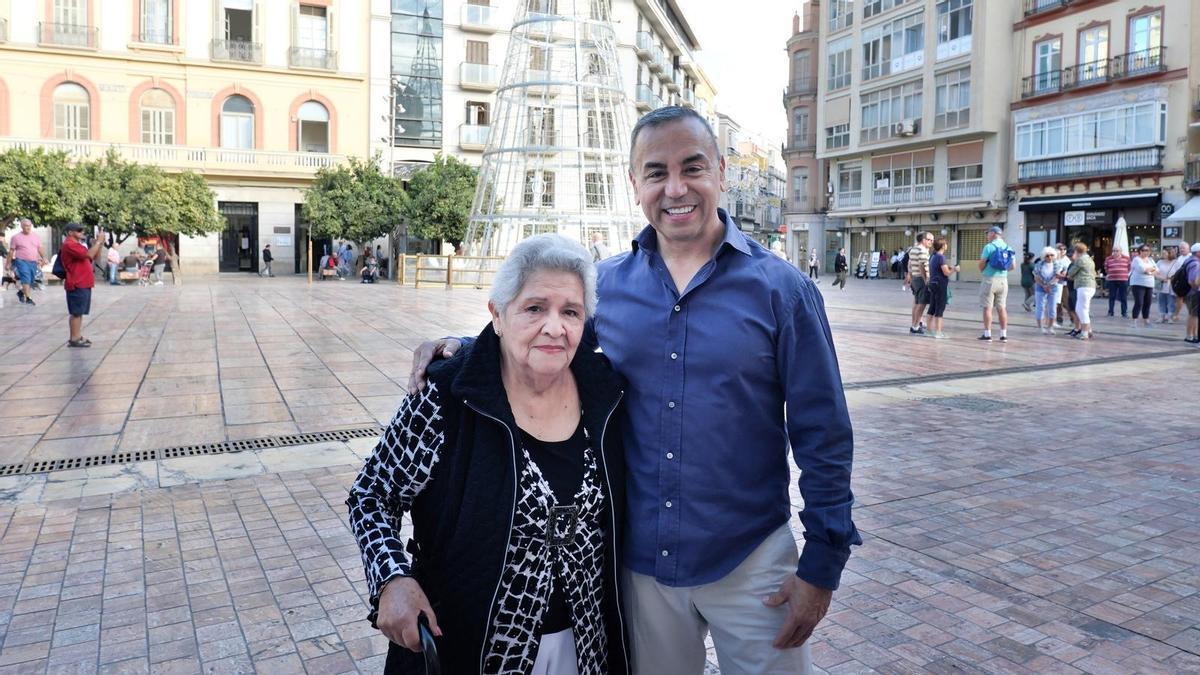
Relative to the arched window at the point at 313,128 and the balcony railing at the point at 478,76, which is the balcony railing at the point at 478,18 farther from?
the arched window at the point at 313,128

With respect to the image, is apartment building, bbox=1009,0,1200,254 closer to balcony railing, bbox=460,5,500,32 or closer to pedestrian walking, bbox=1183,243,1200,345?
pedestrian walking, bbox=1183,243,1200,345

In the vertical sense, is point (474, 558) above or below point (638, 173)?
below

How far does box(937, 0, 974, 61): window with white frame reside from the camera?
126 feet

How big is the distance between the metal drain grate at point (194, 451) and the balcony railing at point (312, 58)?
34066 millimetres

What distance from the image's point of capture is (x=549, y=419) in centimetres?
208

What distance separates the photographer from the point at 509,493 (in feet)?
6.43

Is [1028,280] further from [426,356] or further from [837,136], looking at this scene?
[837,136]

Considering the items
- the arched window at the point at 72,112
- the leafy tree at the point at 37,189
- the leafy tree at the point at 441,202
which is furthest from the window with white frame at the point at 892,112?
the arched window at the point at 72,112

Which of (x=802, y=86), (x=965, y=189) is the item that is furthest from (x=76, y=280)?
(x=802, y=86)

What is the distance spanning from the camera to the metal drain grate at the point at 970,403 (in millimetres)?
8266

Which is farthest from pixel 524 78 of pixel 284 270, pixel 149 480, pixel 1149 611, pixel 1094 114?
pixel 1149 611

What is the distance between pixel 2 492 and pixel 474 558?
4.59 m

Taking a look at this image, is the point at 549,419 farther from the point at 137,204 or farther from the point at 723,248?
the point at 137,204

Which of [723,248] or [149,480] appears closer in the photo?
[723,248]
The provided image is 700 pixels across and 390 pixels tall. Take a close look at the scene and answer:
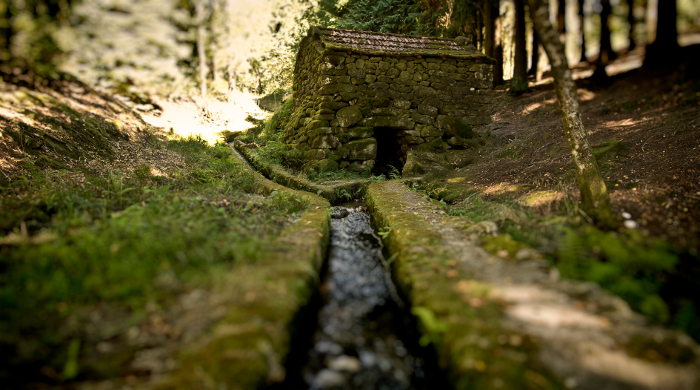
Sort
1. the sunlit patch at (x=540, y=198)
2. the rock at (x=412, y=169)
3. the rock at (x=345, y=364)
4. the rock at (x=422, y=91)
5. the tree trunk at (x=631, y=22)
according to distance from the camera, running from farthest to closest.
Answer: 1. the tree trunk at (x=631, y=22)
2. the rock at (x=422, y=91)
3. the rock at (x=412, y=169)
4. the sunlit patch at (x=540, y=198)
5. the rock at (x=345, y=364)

---+---

* **STATED PROBLEM**
Rename "balcony railing" to "iron railing" throughout the entries above and give them again with nothing else changed. Leave out the pictures.

* **CORRECT ANSWER**
Relative to the arched window at the point at 313,128 and the iron railing at the point at 478,76, which is the iron railing at the point at 478,18 farther from?
the arched window at the point at 313,128

With respect to the image, is apartment building, bbox=1009,0,1200,254 closer to iron railing, bbox=460,5,500,32 or closer to pedestrian walking, bbox=1183,243,1200,345?
pedestrian walking, bbox=1183,243,1200,345

In the vertical sense, is point (474, 558) above or below point (638, 173)?
below

How far does box(937, 0, 974, 61): window with white frame reside from the camera?
126 feet

How big is the distance between the metal drain grate at point (194, 451) and the iron railing at point (312, 58)?
34066 millimetres

What distance from the image's point of capture is (x=549, y=419) in centimetres?
208

What distance separates the photographer from the point at 509,493 (in feet)?
6.43

Is [1028,280] further from [426,356] or further from [837,136], looking at this scene?
[837,136]

Considering the items
- the arched window at the point at 72,112
- the leafy tree at the point at 37,189
- the leafy tree at the point at 441,202
which is furthest from the window with white frame at the point at 892,112?
the arched window at the point at 72,112

Which of (x=802, y=86), (x=965, y=189) is the item that is furthest from (x=76, y=280)?
(x=802, y=86)

What is the distance spanning from the camera to the metal drain grate at the point at 970,403 (in millimetres)?
8266

Which is farthest from pixel 524 78 of pixel 284 270, pixel 149 480, pixel 1149 611, pixel 1094 114?
pixel 1149 611

What is the distance between pixel 2 492 and pixel 474 558?
4.59 m

Taking a look at this image, is the point at 549,419 farther from the point at 137,204 or farther from the point at 723,248?
the point at 137,204

Which of [723,248] or [149,480] appears closer in the photo?
[723,248]
The provided image is 700 pixels across and 390 pixels tall. Take a close look at the scene and answer:
Sort
1. the sunlit patch at (x=540, y=198)
2. the rock at (x=412, y=169)
3. the rock at (x=345, y=364)
4. the rock at (x=422, y=91)
5. the tree trunk at (x=631, y=22)
according to distance from the camera, running from farthest to closest.
Answer: 1. the tree trunk at (x=631, y=22)
2. the rock at (x=422, y=91)
3. the rock at (x=412, y=169)
4. the sunlit patch at (x=540, y=198)
5. the rock at (x=345, y=364)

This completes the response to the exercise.